Isaías 65, 17-21; Sal 29, 2 y 4. 5-6. 11-12a y 13b ; san Juan 4, 43-54

Ya hemos dicho en otras ocasiones que la Cuaresma no es un tiempo que la Iglesia dedica a los tristes o pusilánimes. Todo lo contrario, se trata de darnos un empujón sobrenatural para percibir con más “sensatez” todo lo bueno que nos viene de Dios. Hoy, por ejemplo, leemos en el libro de Isaías: “Mirad: yo voy a crear un cielo nuevo y una tierra nueva: de lo pasado no habrá recuerdo ni vendrá pensamiento, sino que habrá gozo y alegría perpetua por lo que voy a crear”. ¿Quién sería capaz en nuestros días de una oferta semejante?

La Cuaresma, efectivamente, es un tiempo “fuerte”, por cuanto estamos considerando misterios centrales de nuestra fe que exigen, por nuestra parte, una actitud de conversión y penitencia. Pero, ¿no vemos en nuestros ambientes a tanta gente dispuesta a sacrificarlo todo por perder unos “kilitos?, ¿No soportan los atletas cantidad de renuncias (horarios estrictos, dietas rígidas, horas de entrenamiento…)? Nuestro “deporte” es la salvación de nuestras almas y, de manera análoga, también necesitamos una preparación y un tiempo. Pero, fijémonos en eso de la conversión y la penitencia.

Lo “divertido” de Dios es que nos quiere como somos. Nunca nos va a poner una pistola en el pecho para que dejemos de ser lo que somos. Lo admirable, es que nos ama y nos ha creado a su imagen y semejanza. Es decir, hay algo en nosotros que nos supera y de lo que aún no nos hemos dado cuenta. Es algo tan magnífico y extraordinario, que mil años serían una broma para poder llegar a entender, aunque fuera un poquito, qué significa el que Dios me ame. Él respeta todo lo que ha salido de sus manos (la Creación), y no sólo eso, sino que, además, ha querido que tú yo disfrutemos de todo ello… que seamos los verdaderos reyes de esa obra creadora. ¿Cuál es el problema?… que no nos hemos enterado. Mejor dicho, hay en nosotros algo, la “tendencia al pecado”, y que, a modo de orejeras, nos impide ver las maravillas que Dios nos ofrece y regala constantemente. De ahí, el sentido de la conversión, que no es otro que el de “volvernos” hacia aquel que nos ama y nos da la vida.

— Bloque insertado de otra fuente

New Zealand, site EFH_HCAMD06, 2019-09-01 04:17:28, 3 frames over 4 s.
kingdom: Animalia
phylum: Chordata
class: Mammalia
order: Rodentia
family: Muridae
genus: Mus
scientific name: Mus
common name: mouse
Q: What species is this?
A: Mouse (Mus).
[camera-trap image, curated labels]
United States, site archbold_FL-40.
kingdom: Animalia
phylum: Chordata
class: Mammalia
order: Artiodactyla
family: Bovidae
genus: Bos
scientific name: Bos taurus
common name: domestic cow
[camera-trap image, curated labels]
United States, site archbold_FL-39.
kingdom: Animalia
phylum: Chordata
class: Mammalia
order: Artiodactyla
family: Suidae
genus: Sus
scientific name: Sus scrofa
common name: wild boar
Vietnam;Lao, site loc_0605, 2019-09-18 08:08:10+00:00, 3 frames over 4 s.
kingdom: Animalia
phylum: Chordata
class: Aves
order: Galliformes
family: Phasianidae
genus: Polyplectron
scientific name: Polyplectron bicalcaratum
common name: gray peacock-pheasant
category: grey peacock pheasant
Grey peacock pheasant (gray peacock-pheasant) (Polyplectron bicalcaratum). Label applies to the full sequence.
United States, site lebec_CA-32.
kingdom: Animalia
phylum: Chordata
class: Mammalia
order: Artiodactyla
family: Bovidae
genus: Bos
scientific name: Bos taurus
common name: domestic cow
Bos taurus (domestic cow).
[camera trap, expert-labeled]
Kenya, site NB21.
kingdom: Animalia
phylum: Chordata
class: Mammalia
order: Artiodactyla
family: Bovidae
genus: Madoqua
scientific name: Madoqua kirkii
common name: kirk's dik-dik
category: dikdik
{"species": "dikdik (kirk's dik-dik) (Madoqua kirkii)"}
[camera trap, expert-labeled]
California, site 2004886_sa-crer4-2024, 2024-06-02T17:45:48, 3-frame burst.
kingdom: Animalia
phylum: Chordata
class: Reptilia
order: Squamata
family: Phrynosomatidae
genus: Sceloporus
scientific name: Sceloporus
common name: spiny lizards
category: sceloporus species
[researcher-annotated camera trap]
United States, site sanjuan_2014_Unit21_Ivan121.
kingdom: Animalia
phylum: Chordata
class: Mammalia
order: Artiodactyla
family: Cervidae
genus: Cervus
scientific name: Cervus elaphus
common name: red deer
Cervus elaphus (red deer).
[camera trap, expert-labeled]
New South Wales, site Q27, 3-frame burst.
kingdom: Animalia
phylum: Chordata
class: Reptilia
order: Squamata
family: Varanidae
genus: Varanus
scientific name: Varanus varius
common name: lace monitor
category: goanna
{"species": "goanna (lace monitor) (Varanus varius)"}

¿Cuál es uno de los instrumentos más adecuados para reconocer a Ése que nos espera con los brazos abiertos, y llenarnos de felicidad?: la penitencia. Cuando un coche se estropea, por ejemplo, hay que llevarlo al taller para que lo reparen. Pues bien, la penitencia sirve para reparar el daño que, consciente o inconscientemente, hacemos a Dios en tantas ocasiones. Y no te olvides de que no se trata sólo de que no robes o que no mates: existen otras actitudes que también nos apartan de Dios, por ejemplo las omisiones (“para qué complicarme la vida”, “quizás en otro momento”, “no sea que se rían de mí”…). Para todo ello es necesaria la penitencia, que es como la sal que condimenta un buen alimento. Así, una renuncia concreta, una sonrisa a tiempo, un saber escuchar, un no mirar lo que no es conveniente, evitar un juicio o una murmuración… todo ello, son pequeñas penitencias que van dando sabor a ese volvernos a Dios con el corazón grande y agradecido.

“Como no veáis signos y prodigios, no creéis”. Estas palabras de Jesús pueden parecer duras. Pregúntate si no te pasa alguna vez que cuando algo no te sale como lo esperabas, le dices a Dios que te ha defraudado. ¿No será que sigues poniendo el corazón en cosas en donde Él nunca va a estar? Déjate llevar por la esperanza, que es el motor de esta Cuaresma, para advertir lo que Dios es capaz de darte con tal de que vuelvas tu mirada, tu corazón y tu entendimiento hacia Él. La Virgen, que siempre vivió de esperanza, miró a su Hijo en la Cruz, y a pesar de tanto dolor, supo que tú y yo entraríamos a formar parte de “un cielo nuevo y de una tierra nueva”… Ahora, sólo falta que digas “sí”.